Most all atom-defined structures that have been built to date have been held together by extremely weak bonds and are therefore unstable at room temperature. Moreover, most systems of study have been fabricated on metal substrates that entirely mask any interesting electronic
properties of atomic (or molecular) assemblies. Patterned atomic dangling bonds on an
otherwise Hydrogen-terminated silicon surface are robust and unchanging to over 200 C and
offer useful electronic properties.
This area was pioneered largely by Joseph Lyding more than 2 decades ago. Many (many!) challenges stood in the way of tests and applications in this area. Over the last 20 years we have doggedly pursued and overcome innumerable fabrication and measurement issues related to
dangling bonds and as well have come to greatly advance understanding of the relations among
dangling bonds and of those with bulk silicon. Crucially, we recognize and utilize the gap-state
character of dangling bond structures to make 2D surface circuits that are isolated from the bulk – or if desired – connected with spatial and temporal control. Operation of binary atomic silicon logic gates and a binary wire have been demonstrated. These are derived from earlier, nonatomic,
field-controlled computing ideas developed by Lent, Snider, Porod and others at Notre
Dame. Our atomic building blocks retain fast, low power qualities while removing a cryogenic
operation requirement and while also providing unprecedented variance-free devices.

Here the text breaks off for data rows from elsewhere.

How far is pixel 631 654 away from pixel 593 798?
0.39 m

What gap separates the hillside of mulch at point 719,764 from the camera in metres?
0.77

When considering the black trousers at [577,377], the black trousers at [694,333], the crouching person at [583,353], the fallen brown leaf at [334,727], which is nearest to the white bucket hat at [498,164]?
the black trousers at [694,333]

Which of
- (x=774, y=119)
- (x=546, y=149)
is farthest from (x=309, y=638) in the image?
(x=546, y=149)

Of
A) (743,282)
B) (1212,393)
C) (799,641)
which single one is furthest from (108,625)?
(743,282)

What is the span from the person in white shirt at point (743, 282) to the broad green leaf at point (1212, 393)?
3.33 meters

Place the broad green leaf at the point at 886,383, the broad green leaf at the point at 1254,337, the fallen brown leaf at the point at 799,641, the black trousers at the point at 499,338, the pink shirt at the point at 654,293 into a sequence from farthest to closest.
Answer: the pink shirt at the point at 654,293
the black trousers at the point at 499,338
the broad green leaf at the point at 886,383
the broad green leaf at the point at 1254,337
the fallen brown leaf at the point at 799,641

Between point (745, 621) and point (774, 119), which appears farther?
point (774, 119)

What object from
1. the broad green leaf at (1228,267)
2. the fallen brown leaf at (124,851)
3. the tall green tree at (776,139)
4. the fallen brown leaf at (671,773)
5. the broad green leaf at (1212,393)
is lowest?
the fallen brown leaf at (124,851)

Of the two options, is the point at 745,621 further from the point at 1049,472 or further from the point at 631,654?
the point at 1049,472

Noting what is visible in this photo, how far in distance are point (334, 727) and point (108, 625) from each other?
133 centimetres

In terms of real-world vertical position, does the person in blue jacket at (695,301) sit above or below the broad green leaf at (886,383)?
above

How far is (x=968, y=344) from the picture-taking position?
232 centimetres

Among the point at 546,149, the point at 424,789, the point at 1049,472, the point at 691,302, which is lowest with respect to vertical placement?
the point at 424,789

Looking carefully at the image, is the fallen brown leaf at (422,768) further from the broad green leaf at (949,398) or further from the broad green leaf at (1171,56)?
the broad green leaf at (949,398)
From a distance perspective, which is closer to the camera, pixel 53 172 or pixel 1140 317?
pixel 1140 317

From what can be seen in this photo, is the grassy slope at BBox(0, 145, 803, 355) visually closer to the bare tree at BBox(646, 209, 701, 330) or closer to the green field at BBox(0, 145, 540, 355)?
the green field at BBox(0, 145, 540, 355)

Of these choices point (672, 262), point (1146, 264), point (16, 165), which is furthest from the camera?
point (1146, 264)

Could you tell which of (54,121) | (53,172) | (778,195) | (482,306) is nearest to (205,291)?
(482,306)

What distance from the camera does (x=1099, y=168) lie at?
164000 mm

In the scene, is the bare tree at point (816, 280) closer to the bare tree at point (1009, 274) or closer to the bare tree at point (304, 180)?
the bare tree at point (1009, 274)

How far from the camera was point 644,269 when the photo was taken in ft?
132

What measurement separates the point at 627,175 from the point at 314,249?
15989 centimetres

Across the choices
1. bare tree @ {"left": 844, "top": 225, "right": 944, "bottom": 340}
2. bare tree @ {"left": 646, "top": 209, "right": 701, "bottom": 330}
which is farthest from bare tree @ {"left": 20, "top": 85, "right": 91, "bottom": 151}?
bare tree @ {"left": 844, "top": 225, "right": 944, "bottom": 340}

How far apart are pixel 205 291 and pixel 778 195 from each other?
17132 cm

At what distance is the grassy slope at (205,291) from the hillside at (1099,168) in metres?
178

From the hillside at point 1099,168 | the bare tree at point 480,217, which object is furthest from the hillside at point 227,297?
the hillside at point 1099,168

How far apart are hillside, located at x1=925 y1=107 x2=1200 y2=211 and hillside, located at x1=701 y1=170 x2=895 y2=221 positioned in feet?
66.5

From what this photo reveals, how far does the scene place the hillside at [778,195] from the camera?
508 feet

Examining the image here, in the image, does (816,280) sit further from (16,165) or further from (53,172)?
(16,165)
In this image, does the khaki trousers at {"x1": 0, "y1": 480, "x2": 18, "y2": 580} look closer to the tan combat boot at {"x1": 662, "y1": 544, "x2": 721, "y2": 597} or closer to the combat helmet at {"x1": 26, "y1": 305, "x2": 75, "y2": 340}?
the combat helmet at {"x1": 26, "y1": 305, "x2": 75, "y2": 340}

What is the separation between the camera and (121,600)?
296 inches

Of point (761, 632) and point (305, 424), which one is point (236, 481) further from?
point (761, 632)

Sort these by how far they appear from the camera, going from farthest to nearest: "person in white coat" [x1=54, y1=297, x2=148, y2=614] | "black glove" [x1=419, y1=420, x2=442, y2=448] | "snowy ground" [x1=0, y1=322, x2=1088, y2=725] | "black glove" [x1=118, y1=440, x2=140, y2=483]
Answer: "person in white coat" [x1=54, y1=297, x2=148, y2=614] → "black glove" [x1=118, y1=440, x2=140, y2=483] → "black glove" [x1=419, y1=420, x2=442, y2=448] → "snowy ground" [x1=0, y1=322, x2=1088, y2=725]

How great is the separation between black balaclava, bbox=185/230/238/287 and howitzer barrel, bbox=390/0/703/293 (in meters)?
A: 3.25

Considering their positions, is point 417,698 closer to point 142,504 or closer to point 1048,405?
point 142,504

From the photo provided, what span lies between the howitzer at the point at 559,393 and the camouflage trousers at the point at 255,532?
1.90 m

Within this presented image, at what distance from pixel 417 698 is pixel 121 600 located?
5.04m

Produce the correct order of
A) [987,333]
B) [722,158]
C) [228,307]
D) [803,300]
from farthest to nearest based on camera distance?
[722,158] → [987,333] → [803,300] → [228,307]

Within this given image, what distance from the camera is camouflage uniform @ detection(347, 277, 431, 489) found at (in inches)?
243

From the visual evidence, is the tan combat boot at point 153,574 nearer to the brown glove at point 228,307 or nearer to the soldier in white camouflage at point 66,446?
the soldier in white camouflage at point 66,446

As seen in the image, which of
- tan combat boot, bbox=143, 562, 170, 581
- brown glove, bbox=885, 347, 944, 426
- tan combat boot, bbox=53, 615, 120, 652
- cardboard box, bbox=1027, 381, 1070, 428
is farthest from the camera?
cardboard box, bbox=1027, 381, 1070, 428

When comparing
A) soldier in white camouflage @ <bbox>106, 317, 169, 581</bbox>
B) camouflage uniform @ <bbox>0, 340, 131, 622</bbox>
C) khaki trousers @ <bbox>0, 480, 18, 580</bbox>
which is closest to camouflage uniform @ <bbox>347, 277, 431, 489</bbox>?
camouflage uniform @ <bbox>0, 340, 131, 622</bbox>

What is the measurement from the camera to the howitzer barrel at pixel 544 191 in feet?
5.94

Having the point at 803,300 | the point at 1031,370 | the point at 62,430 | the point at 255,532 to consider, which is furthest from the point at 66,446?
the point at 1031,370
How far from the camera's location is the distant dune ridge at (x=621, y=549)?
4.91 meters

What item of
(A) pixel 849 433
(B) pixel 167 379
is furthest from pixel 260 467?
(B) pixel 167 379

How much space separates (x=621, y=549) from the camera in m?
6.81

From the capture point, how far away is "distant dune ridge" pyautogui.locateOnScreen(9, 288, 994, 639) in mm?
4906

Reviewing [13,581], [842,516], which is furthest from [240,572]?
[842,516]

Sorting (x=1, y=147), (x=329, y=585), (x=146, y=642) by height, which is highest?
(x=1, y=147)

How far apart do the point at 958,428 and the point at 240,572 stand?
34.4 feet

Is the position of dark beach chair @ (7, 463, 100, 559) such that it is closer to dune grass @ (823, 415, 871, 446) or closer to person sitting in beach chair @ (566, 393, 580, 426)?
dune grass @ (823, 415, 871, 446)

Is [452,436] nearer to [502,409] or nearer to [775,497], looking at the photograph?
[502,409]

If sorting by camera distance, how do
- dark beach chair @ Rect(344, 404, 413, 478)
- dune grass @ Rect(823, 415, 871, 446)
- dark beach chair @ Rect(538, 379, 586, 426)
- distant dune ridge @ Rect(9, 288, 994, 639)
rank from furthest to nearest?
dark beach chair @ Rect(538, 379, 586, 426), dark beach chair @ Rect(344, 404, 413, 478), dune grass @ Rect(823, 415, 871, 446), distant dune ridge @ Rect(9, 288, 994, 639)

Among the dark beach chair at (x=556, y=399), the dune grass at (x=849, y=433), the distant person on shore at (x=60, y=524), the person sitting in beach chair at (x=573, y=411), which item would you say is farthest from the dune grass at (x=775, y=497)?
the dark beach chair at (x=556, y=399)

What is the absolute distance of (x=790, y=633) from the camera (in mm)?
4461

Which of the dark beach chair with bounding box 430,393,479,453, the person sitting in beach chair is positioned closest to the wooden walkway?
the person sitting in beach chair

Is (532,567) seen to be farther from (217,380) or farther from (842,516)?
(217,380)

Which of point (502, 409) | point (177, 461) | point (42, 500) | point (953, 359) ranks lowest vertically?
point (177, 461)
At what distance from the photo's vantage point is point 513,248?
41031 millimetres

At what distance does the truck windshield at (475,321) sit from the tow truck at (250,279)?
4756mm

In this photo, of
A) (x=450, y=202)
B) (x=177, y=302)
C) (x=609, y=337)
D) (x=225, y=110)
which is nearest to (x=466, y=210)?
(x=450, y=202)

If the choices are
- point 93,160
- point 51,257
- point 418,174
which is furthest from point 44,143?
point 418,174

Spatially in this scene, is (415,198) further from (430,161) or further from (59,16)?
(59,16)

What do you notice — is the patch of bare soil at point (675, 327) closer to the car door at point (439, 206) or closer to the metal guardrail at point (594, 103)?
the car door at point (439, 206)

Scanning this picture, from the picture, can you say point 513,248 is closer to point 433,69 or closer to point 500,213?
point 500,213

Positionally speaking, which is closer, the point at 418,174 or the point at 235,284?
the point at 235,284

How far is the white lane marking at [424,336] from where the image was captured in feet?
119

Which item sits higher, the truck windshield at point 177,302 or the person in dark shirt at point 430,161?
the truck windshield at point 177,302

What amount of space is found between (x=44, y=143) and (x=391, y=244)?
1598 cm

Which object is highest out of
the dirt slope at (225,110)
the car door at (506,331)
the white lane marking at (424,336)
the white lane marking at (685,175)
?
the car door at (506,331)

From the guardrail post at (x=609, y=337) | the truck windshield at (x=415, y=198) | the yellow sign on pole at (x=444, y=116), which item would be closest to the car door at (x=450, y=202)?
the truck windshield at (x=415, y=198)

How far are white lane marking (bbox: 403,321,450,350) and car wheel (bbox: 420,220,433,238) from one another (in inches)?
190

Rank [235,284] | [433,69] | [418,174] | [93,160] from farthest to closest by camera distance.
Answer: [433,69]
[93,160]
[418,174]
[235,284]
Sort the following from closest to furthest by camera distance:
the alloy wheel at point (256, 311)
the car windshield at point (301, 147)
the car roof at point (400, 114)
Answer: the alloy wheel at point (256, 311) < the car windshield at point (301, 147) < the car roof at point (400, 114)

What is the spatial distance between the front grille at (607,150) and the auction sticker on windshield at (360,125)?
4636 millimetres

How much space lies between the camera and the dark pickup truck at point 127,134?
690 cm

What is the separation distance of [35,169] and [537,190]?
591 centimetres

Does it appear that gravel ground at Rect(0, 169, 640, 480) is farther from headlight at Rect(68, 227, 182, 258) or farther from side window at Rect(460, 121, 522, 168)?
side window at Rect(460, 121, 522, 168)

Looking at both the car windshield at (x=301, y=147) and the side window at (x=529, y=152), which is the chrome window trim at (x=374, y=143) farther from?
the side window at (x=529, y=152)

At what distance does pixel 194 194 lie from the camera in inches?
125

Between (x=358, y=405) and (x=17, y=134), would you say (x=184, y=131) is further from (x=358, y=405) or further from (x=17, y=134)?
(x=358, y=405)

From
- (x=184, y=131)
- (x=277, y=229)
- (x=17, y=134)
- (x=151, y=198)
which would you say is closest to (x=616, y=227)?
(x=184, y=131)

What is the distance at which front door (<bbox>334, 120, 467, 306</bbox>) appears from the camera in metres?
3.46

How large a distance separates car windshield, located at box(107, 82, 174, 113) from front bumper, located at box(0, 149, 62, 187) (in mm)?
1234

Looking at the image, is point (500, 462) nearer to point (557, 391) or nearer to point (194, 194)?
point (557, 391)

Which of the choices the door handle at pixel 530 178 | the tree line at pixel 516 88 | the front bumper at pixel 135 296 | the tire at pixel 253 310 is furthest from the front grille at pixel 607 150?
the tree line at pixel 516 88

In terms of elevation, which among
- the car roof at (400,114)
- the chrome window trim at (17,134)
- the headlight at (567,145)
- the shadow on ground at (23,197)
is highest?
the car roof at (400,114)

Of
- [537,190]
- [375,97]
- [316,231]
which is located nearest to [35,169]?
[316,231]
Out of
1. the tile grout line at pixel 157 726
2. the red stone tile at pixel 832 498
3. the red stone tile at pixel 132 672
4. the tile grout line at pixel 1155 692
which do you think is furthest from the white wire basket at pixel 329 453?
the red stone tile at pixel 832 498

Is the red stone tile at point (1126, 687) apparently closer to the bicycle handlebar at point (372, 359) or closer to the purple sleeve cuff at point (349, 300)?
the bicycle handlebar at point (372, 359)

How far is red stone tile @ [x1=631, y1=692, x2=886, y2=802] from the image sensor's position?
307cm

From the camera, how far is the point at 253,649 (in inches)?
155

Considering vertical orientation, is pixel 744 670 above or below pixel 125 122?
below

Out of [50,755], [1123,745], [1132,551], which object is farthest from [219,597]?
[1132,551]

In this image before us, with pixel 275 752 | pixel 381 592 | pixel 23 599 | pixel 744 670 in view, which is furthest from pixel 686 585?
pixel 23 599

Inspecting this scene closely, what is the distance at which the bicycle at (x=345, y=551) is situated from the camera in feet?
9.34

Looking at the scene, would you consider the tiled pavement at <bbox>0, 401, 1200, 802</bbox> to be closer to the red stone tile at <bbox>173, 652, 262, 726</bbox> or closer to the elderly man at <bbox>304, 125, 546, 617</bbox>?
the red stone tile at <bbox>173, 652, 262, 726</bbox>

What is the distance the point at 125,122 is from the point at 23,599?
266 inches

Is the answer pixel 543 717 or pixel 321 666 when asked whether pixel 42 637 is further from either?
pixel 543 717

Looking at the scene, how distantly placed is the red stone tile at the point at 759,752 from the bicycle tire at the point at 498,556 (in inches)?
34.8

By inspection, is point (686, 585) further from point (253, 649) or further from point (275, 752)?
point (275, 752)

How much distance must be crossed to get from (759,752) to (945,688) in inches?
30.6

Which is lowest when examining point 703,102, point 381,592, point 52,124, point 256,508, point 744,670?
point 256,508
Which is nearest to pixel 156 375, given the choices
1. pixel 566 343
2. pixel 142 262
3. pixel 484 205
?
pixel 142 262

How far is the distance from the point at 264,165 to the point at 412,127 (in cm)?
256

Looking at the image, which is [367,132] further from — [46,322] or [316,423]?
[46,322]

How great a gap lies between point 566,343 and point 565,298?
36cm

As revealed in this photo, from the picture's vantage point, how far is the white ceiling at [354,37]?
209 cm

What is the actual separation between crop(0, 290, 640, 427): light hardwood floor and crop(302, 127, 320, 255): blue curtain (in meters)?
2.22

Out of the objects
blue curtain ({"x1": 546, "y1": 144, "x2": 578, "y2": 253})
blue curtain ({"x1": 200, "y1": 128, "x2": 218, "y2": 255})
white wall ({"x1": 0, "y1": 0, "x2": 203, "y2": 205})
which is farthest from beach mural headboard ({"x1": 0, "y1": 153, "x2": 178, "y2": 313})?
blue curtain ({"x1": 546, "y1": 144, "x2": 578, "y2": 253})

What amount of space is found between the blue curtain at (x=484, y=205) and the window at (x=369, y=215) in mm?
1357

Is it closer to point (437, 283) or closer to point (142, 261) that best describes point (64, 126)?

In this talk I will show new results including fabrication and multi-spm-probe characterization of nm-scale silicon wires that are intimately bonded to yet electrically isolated from normal bulk Si. Atom-defined wires and their quantized states will be shown. Also atomic lines that can be switched from covalent to ionic bonding will be shown. New boron in silicon results will
be shown. Atomic wire coupling – perhaps even a “read-out” of atomic dopant will be presented. Qubit, magnetometry, quantum metrology ideas flowing from this might be chatted about in our ad hoc sessions.
The many roles of multi-modal imaging, AI and modeling will be described.